**Problem requirements:**
When the string "States" is part of a line below, that line should be copied.

====== Given records

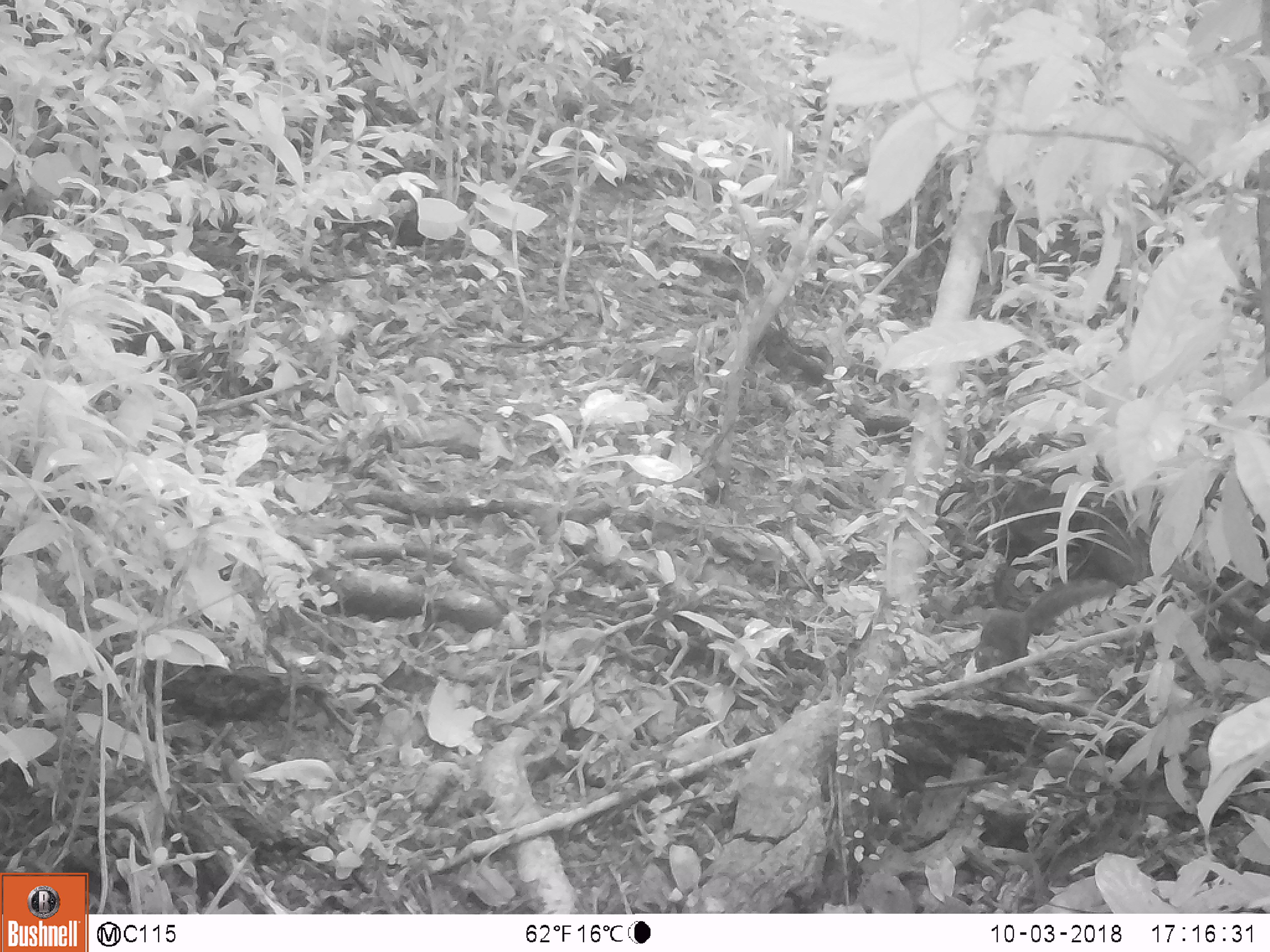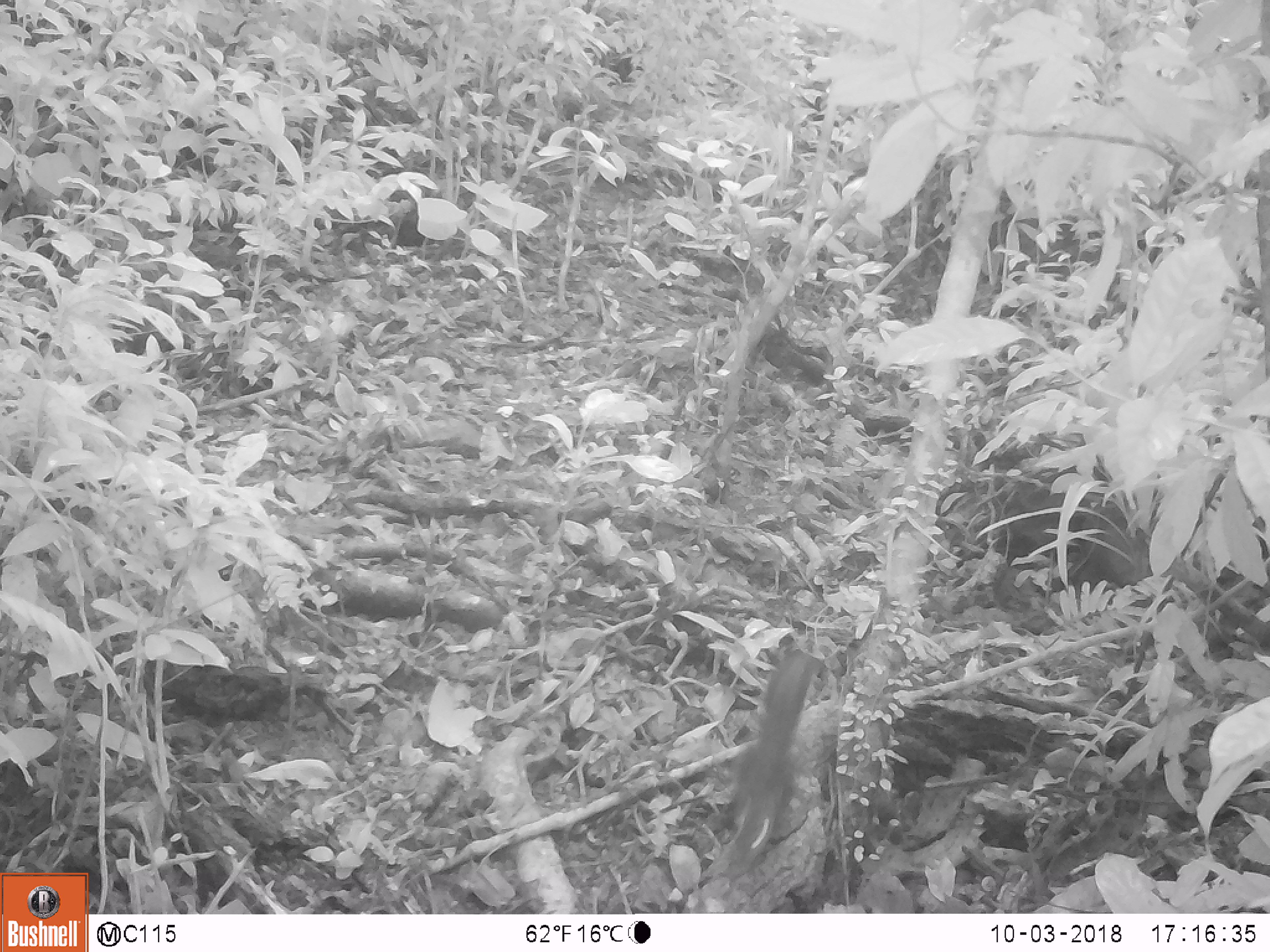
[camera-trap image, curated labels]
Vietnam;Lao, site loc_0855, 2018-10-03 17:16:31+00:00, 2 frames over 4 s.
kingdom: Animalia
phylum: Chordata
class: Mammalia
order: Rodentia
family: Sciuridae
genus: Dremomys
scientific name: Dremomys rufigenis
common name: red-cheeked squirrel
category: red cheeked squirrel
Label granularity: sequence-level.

============
====== Given records

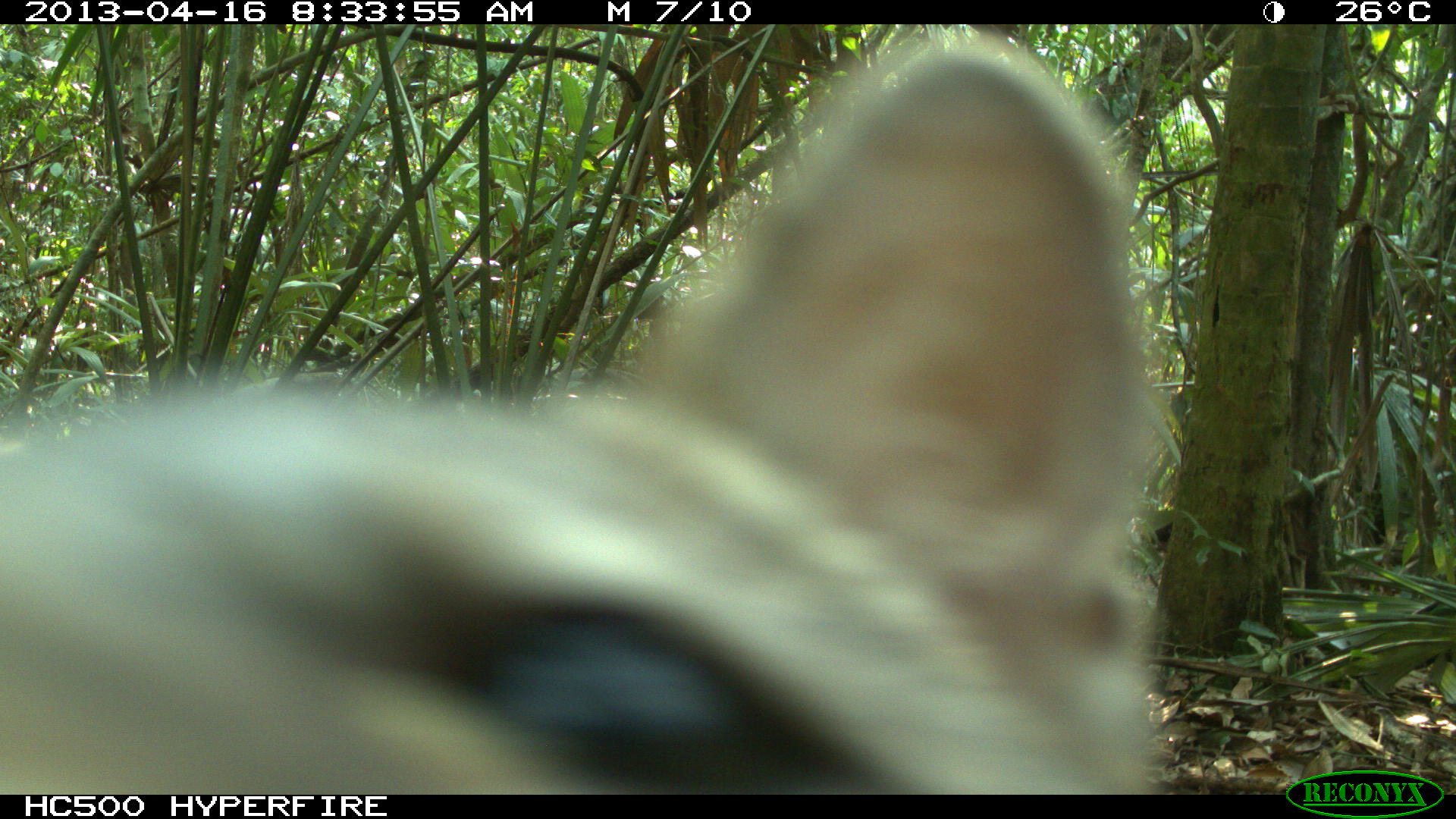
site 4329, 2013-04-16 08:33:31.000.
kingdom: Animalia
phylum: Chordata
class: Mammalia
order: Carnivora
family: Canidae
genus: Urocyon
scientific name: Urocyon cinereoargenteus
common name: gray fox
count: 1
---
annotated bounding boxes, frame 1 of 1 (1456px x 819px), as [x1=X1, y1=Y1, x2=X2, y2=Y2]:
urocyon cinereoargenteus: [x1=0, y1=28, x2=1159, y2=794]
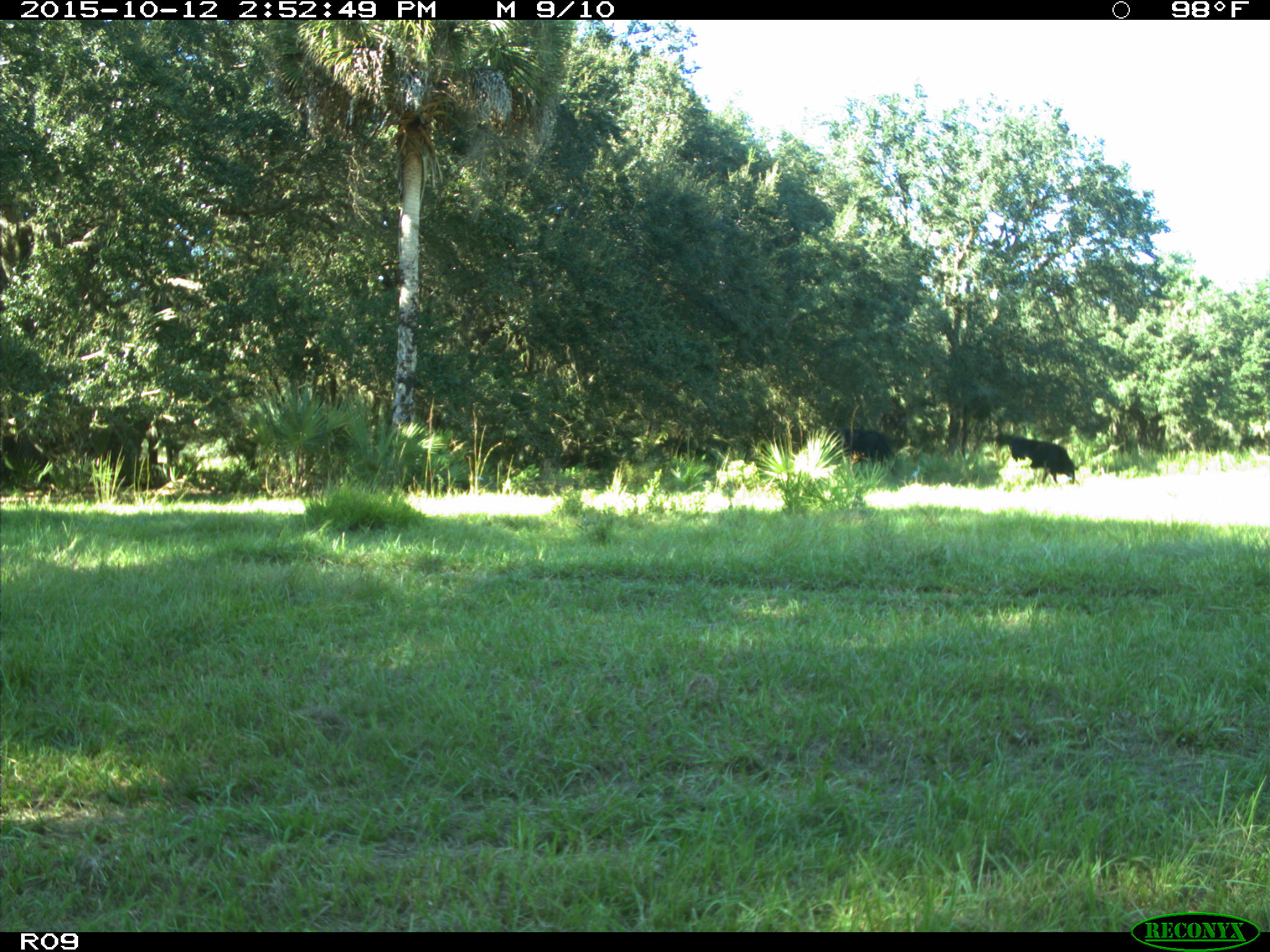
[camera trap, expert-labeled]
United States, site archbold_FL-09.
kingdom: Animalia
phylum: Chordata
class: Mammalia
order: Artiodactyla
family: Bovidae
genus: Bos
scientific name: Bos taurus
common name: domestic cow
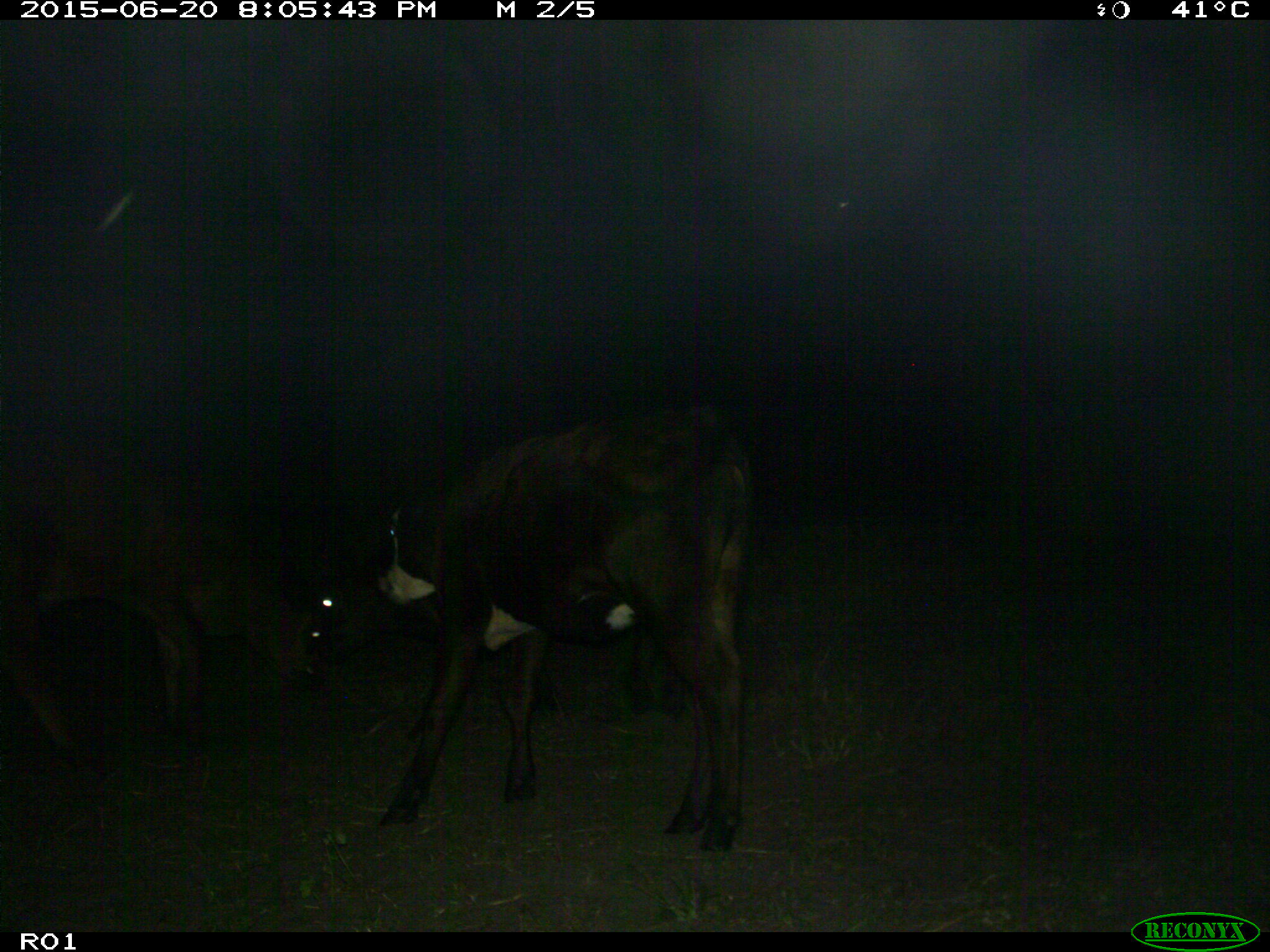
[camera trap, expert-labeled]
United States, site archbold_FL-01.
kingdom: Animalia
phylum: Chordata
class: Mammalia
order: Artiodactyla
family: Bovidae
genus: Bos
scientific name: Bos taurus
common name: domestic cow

============

**Finished exercise:**
United States, site archbold_FL-09.
United States, site archbold_FL-01.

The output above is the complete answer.